▶ [What to do]:
**A.** Sum up the passage on the Supreme Court in two sentences.
**B.** Please reproduce the passage on the Supreme Court from "Says the side" up to and including "a black planet.".

── Passage provided ──

It is not simply the desire to immediately overturn prior cases but to establish a largely untethered jurisprudence driven by judicial fiat and impulse. It is certainly an easier way to write opinions and would clear the way for a stated agenda on the left to maintain power indefinitely.
Before voters “unburden” these jurists, they need to seriously consider the costs of eviscerating an institution that has been vital in maintaining this Republic for the last 250 years.
Here is the opinion: United States v. Hemani
Jonathan Turley is a law professor and the New York Times best-selling author of “Rage and the Republic: The Unfinished Story of the American Revolution.”
It is evident based on the Federal Judiciary decisions coming from many District Court appointees, that the intent of Justice Jackson and her supporters is not to “pack the Court” with like minded Judges, it is to have the Federal Judiciary to be the ruler of our country. Eliminating the balance of power doctrine.
The results of affirmative action
The first thing on a dictator’s agenda after taking over a nation by force has always been the packing of the nation’s highest court. The packing of the court will then allow the elimination of the right to speak freely. A Department of misinformation soon follows. It was not long ago that a President with onset dementia proposed and acted to enforce both the packing of the court and a new department designated to police speech. These are and always have been the goals of the anointed elite.
Diligence is not only required but is also a moral responsibility lest the shooting in the back of the head will once again begin.
The long march through our institutions is almost complete
“Whoever uses the most-name calling is the winner of the debate!” This is fallacious. Only a moron would do something so fallacious.
This is what is coming out of our law schools, as well as our med schools and our journalism schools. In law school students learn to “deconstruct” the laws in order to change them into what they THINK they should be. KJB is the future of legal “reasoning” and one of the most sickening aspects of her “jurisprudence” is the fact that she is arrogant, shameless and proud to be the lone dissent using new rules that only she seems to understand.
Says the side that completely made up the idea that 2A is about an individual right to own a gun, and ignore the “well regulated” part of the amendment.
I’m sure she could score higher on a GED exam than you could. Then it would be clear who the true moron is.
Yeah the moron is in your mirror.
Sure about that? We all know she cannot pass the biology part. She told us. Probably the rest of the science part too.
It seems that some have a fear of a black planet.
DEI has concequences….100’s of legally stupid DEI judges should be removed!
Justice Jackson’s and the “living constitutionalist’s” concerns rise or fall on the Supreme Court’s ability to deal with the plane of time. In 1803 the Constitution was 13 years old, ratified in 1790. In that 13th year The Court decided in Marbury v Madison that the Constitution did not give it the jurisdiction written into the 1789 congressional Judiciary Act. The statute gave them jurisdiction to order mandamus relief to order delivery of outgoing President Adams’s midnight judicial appointment letters. That clinched the power of SCOTUS declare what the law is by deciding what the law is not. Could the political branches have changed the law? Yes. In the same constitutional amendment process as done for the 13th, 14th and 15th Amendments to the Constitution. Bruen was decided 230 years after ratification. It stands on the same legs as Marbury’s 13 years after ratification. The message of court packing and living constitutionalist’s is that SCOTUS can not decide what the law is after 230 years, but could after 13. The Framers told us better in the Constitution. Article Five.
Bravo
KJB should be removed…Biden wasn’t a valid president…and she is a MORON!

───
── Provided information ──

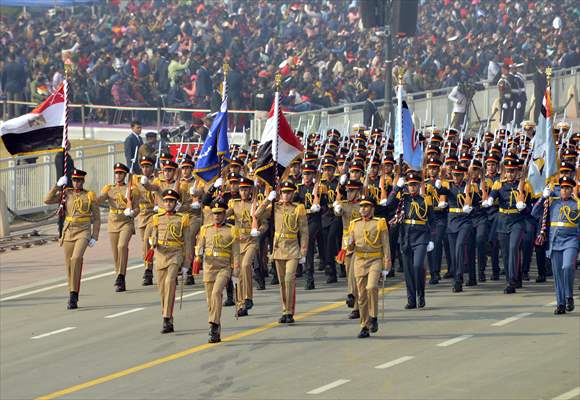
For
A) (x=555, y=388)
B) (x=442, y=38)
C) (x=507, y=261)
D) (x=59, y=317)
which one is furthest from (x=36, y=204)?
(x=442, y=38)

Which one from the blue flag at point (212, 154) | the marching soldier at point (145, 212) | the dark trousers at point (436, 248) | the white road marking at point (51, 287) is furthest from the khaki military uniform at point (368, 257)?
the white road marking at point (51, 287)

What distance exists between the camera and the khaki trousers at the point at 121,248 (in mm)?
24422

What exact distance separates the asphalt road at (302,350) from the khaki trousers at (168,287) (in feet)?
1.17

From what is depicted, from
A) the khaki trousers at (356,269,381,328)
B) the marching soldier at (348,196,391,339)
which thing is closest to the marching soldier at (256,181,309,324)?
the marching soldier at (348,196,391,339)

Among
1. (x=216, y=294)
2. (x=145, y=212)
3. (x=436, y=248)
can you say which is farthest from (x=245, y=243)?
(x=145, y=212)

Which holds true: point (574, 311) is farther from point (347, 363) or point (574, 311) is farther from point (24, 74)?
point (24, 74)

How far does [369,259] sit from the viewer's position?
67.1 feet

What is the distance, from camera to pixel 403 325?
830 inches

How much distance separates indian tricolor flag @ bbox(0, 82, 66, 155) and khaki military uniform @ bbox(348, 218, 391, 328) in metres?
5.24

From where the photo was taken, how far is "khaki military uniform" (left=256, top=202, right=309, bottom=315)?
21.3 meters

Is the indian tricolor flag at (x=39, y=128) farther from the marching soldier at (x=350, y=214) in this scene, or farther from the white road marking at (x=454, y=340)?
the white road marking at (x=454, y=340)

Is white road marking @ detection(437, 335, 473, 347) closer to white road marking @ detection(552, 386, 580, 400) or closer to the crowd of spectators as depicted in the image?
white road marking @ detection(552, 386, 580, 400)

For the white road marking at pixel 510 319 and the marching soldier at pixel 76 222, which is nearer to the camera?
the white road marking at pixel 510 319

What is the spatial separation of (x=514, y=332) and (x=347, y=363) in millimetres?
2491
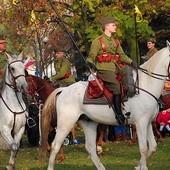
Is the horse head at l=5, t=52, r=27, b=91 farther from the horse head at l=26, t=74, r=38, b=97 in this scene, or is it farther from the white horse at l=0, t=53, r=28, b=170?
the horse head at l=26, t=74, r=38, b=97

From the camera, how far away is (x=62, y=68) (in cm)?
1845

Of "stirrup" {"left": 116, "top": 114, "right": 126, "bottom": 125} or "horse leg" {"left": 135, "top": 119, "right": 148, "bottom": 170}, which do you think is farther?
"stirrup" {"left": 116, "top": 114, "right": 126, "bottom": 125}

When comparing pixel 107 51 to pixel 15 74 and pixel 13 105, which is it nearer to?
pixel 15 74

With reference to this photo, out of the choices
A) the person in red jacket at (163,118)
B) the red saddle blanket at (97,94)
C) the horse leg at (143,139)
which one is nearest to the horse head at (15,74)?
the red saddle blanket at (97,94)

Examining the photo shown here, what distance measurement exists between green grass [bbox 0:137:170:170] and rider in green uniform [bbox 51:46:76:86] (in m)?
1.94

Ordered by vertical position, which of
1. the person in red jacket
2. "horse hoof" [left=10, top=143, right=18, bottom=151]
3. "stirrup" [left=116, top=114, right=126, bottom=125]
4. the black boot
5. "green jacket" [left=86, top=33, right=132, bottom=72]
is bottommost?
the person in red jacket

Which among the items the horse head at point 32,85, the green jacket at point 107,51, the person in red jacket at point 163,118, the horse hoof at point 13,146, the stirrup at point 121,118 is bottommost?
the person in red jacket at point 163,118

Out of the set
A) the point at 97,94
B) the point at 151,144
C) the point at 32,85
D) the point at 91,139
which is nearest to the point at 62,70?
the point at 32,85

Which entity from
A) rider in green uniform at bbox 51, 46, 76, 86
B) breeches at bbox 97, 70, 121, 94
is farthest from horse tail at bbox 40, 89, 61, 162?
rider in green uniform at bbox 51, 46, 76, 86

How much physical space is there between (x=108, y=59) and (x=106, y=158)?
421 centimetres

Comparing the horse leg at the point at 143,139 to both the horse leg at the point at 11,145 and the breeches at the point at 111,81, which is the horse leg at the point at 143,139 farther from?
the horse leg at the point at 11,145

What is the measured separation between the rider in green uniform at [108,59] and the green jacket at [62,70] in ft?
17.6

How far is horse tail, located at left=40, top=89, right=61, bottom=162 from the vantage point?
1366 centimetres

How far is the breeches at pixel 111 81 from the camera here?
1280cm
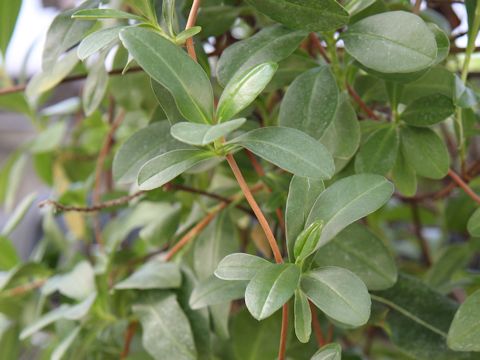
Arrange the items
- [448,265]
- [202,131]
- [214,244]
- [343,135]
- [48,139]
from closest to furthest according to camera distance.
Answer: [202,131], [343,135], [214,244], [448,265], [48,139]

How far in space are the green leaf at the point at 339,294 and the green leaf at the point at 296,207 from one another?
0.06 feet

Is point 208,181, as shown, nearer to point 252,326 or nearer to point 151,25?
point 252,326

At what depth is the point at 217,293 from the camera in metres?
0.39

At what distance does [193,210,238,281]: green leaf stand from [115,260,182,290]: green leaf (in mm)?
19

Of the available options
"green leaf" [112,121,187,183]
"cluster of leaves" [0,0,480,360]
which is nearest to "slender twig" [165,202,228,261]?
"cluster of leaves" [0,0,480,360]

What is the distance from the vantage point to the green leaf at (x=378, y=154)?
1.29ft

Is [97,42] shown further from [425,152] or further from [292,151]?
[425,152]

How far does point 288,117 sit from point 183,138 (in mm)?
107

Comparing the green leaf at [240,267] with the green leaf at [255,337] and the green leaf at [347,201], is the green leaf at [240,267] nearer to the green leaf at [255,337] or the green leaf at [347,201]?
the green leaf at [347,201]

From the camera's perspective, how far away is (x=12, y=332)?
0.64 m

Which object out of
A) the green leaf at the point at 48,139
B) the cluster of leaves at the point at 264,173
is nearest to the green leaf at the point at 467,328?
the cluster of leaves at the point at 264,173

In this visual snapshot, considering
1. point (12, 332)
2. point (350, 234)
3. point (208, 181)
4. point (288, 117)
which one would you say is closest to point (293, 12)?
point (288, 117)

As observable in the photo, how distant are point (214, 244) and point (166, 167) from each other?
20cm

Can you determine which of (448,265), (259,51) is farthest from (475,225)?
(448,265)
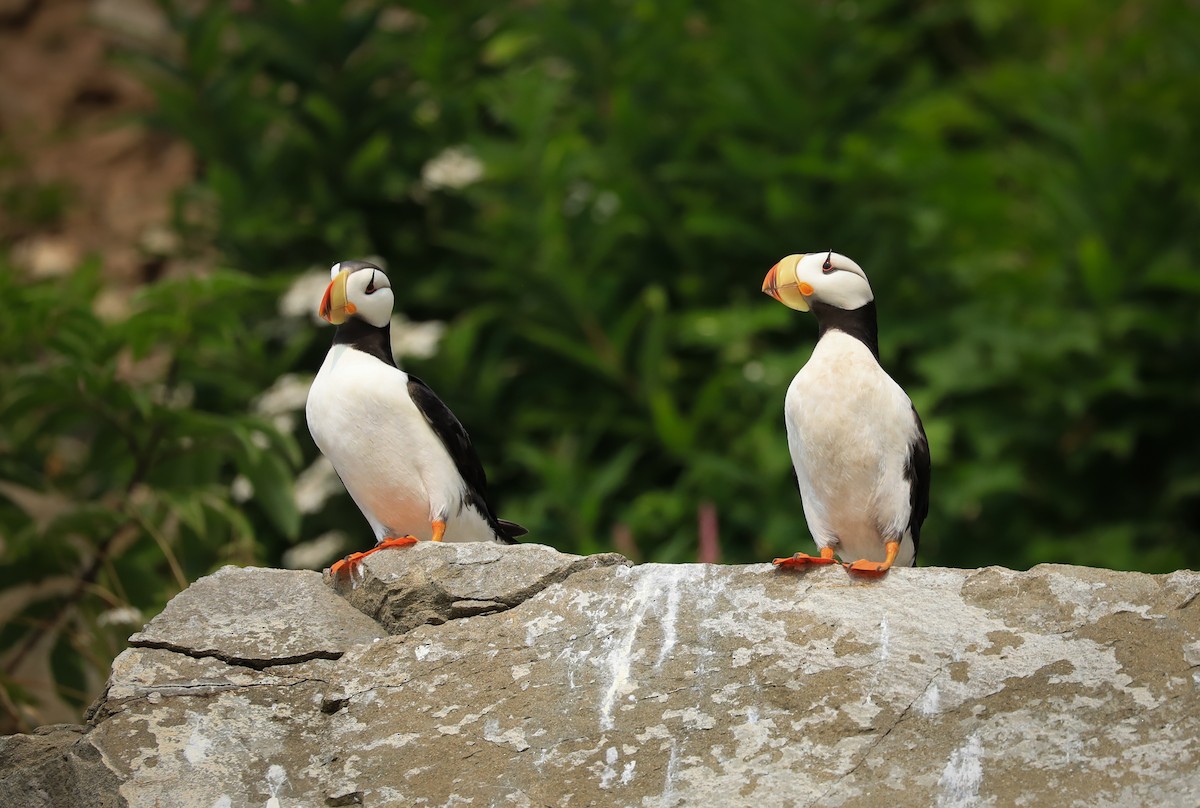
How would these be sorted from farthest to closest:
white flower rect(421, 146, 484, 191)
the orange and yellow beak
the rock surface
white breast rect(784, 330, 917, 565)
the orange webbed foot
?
1. white flower rect(421, 146, 484, 191)
2. the orange and yellow beak
3. white breast rect(784, 330, 917, 565)
4. the orange webbed foot
5. the rock surface

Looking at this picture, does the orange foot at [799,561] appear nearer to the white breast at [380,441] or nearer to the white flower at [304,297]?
the white breast at [380,441]

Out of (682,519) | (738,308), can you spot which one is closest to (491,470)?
(682,519)

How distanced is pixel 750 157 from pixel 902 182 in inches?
37.1

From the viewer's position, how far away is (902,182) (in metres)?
9.00

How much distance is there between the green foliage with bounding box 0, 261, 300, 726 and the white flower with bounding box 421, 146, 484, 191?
2359 mm

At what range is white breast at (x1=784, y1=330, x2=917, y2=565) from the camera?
457 centimetres

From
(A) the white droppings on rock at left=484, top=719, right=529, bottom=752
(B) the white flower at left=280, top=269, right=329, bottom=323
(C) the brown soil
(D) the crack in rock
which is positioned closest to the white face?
(D) the crack in rock

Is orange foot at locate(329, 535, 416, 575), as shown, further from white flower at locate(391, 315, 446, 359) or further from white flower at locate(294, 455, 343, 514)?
white flower at locate(391, 315, 446, 359)

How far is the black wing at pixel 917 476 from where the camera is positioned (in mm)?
4730

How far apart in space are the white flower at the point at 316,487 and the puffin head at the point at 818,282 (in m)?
3.73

───

▶ [Per-task answers]:
**A.** The passage warns that pursuing a largely untethered jurisprudence driven by judicial fiat would carry serious costs for an institution vital to the Republic for 250 years, points to the opinion in United States v. Hemani, and identifies Jonathan Turley as a law professor and best-selling author. Comments follow that largely criticize Justice Jackson and court packing, while others push back, and one argues that Bruen stands on the same footing as Marbury v. Madison.

**B.**
Says the side that completely made up the idea that 2A is about an individual right to own a gun, and ignore the “well regulated” part of the amendment.
I’m sure she could score higher on a GED exam than you could. Then it would be clear who the true moron is.
Yeah the moron is in your mirror.
Sure about that? We all know she cannot pass the biology part. She told us. Probably the rest of the science part too.
It seems that some have a fear of a black planet.